#### EXERCISE GOAL
All lines from the one that contains "phylum: Chordata" through the final line of the entries must be repeated exactly. No other lines belong in the output.

(Stored data)
# # # #

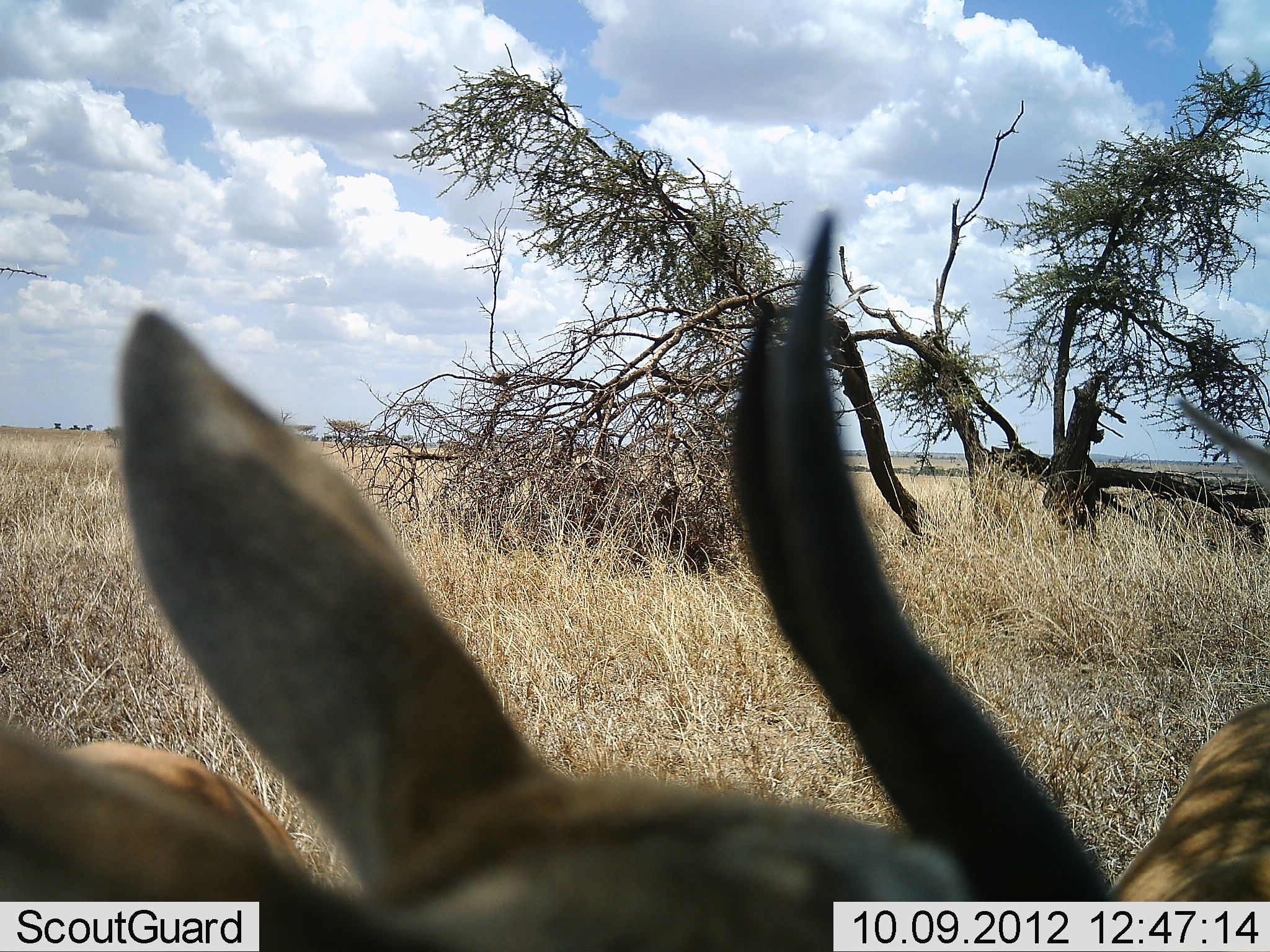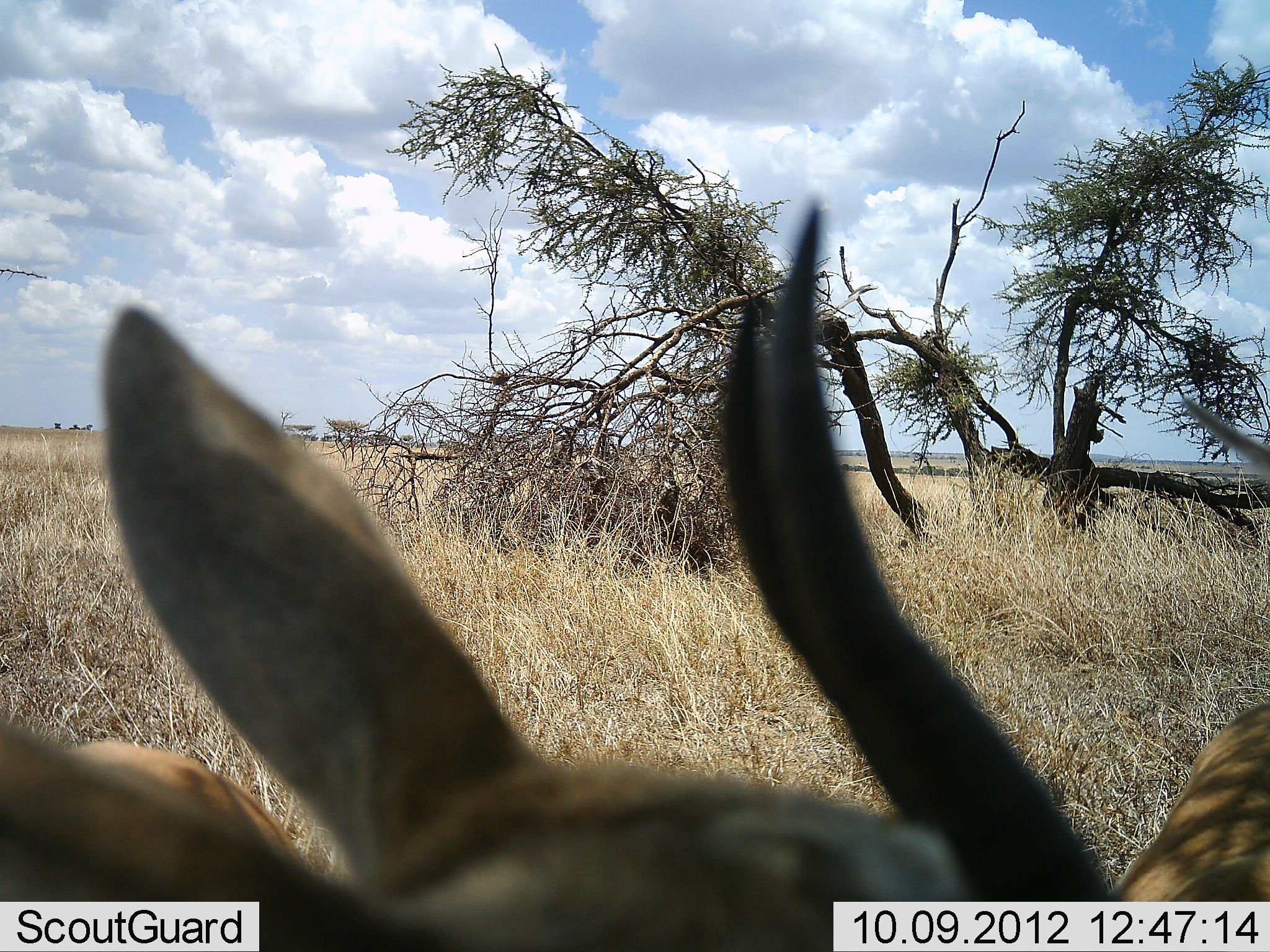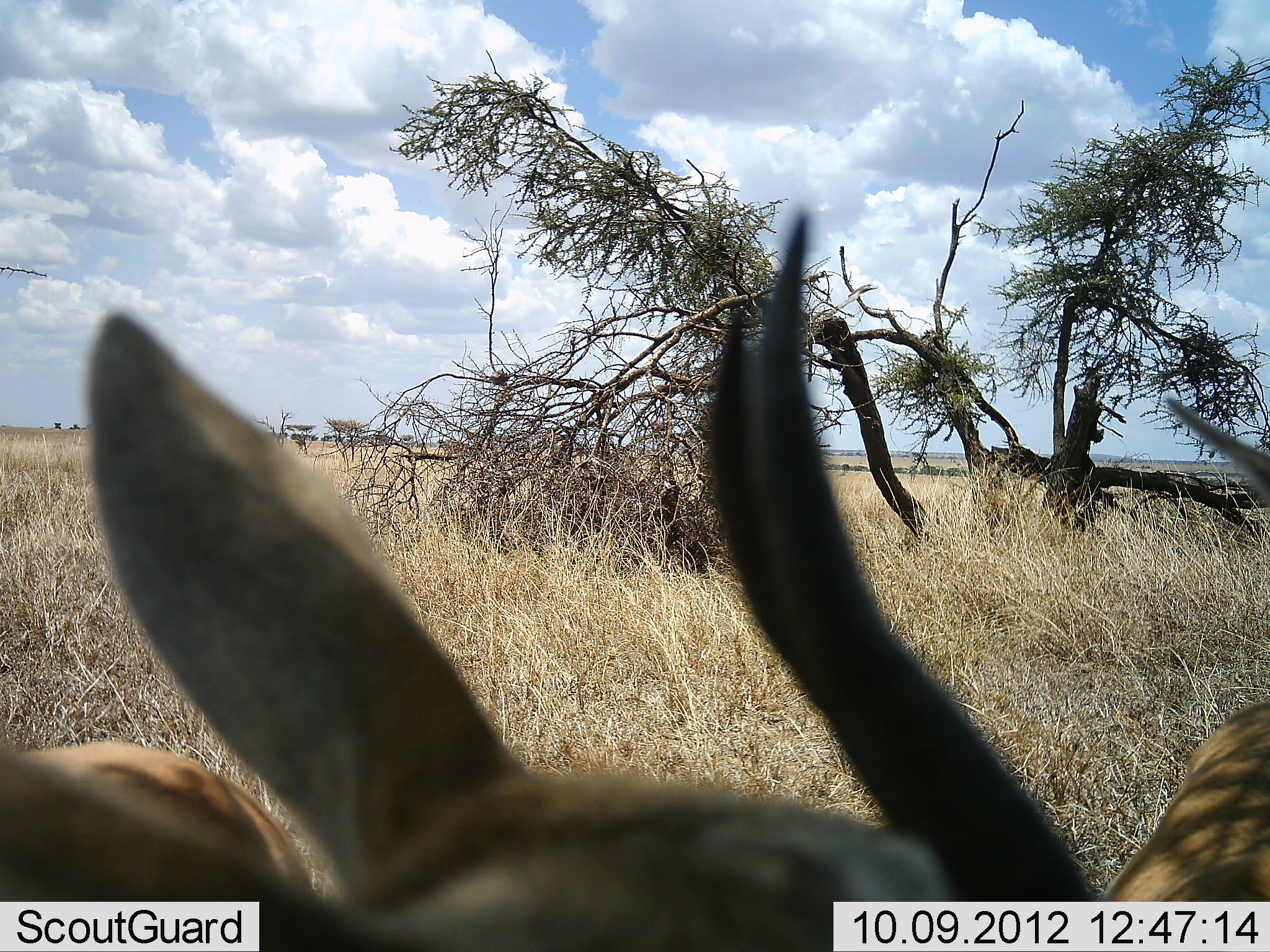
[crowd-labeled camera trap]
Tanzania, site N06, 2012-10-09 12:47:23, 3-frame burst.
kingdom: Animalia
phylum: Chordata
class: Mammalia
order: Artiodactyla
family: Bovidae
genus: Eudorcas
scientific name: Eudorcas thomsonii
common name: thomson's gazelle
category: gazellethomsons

# # # #

#### EXPECTED ANSWER
phylum: Chordata
class: Mammalia
order: Artiodactyla
family: Bovidae
genus: Eudorcas
scientific name: Eudorcas thomsonii
common name: thomson's gazelle
category: gazellethomsons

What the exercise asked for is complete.